Every trail rider who’s been at it very long will encounter some hoof-related difficulties. There are precious few horses with perfect feet and legs!
A common challenge for the long-distance trail horse is conformation. No legs travel in perfectly straight lines, and the added weight of shoes tends to accentuate these deviations. This can cause interference (one foot hitting another limb), especially when the horse becomes tired toward the end of a long ride. Work with your farrier to address this issue. Careful and creative shoeing can help prevent a horse from hitting himself.
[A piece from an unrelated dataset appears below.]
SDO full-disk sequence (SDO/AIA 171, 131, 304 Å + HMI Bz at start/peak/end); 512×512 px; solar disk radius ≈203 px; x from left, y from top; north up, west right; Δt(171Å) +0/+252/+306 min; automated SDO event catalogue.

But some cases that can’t be fully corrected by the farrier will call for protective legwear as well, such as splint boots.
Thin soles and/or flat feet can make a horse more likely to be bruised. Your farrier can provide thin soles with the extra protection they need with special shoes or hoof pads to prevent stone bruising. Such bruises shouldn’t be taken lightly; they can lead to painful abscesses.